I Was Going to Write a Post About Procrastination, but I’ll Do It Another Time

I used to think that I was a procrastinator and amongst the greatest of them. At university I had the ability to leave things to the last minute to the point of absurdity, willingly letting deadlines rush up upon me, their towering body casting a shadow over me as I rushed to complete the tasks given to me. If I even came close to being organised and get something done before the deadline, it felt wrong, and that I had some how cheated. This was never a problem, though – even when working and pulling over night shifts in the company of other students I never thought that I should be doing something else, or doing it another way… you could say I never learned the lesson. In the end, it didn’t even matter I suppose.
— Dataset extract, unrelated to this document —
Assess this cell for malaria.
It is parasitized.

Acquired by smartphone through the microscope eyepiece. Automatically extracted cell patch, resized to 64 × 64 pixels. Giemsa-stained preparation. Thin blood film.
The thing is that I don’t do it any more. My procrastination died the moment I left university. The only reason I allowed it to happen was that I had no motivation to it otherwise. I mean… it never impeded my social life, nor did it impede my professional development. The reason I don’t do it anymore is that I don’t take work home with me anymore. Work ends the moment I leave work, and I can happily leave anything that happens in that time in that void between 8am and 5pm.

Some people let the procrastination enter their real life. The “leave it” attitude comes to the fore front when coupled with something that someone doesn’t want to do. Examples are tidying up, or going out of your way for someone, or maybe even doing something that you have to but don’t want to. A good example of this has been pointed out to me in cleaning my flat at the weekend.

It took over an hour to really clean the bathroom. Now, my flat mate doesn’t know this, because I didn’t tell him – I don’t do it for the recognition, but I do it because it needed to be done and otherwise it wouldn’t be done. Not my fault, and certainly not his – it’s just the way it is. However, it clearly indicates out that if we cleaned it weekly, and in smaller doses, the overall job would actually end up being smaller. Sounds silly, but it’s true! Doing things this way makes sense!

Another domestic example is the dishwasher. “I’ll do it later” meant having to do more than one load of the Dishwasher because the piling up of things meant that the final task was harder.

I suppose these examples are partly trivial, but some people can let this happen in their personal life – letting problems, tasks or events slowly build up over time, and before long there’s a tipping point, a precipice over which there’s two things that can happen. Either something major has to change, and the whole cumulative problem needs to be fixed, or you just abandon it and hope all that is lost is not too great. Imagine never cleaning the bathroom – it would get to a point where the place would become so dilapidated that I’d be better (and make sense) just to burn it to the ground (especially after what my flat mate can do to the bathroom) than clean it.

As you who know me intimately may have noticed, something in me has changed. I used to put all of these domestic things off till the point is reached where I have to clean, but no longer. I clean in small bouts, and I am willing to change. In fact, on the advice of a friend I picked up a batch of cloths to clean the kitchen with every day rather than a roll of kitchen towel every time it became dirty. My newly found impetuous nature domestically is becoming almost OCD in its manifestation, and it isn’t going to be long before I start applying this to my real life. And murdering people.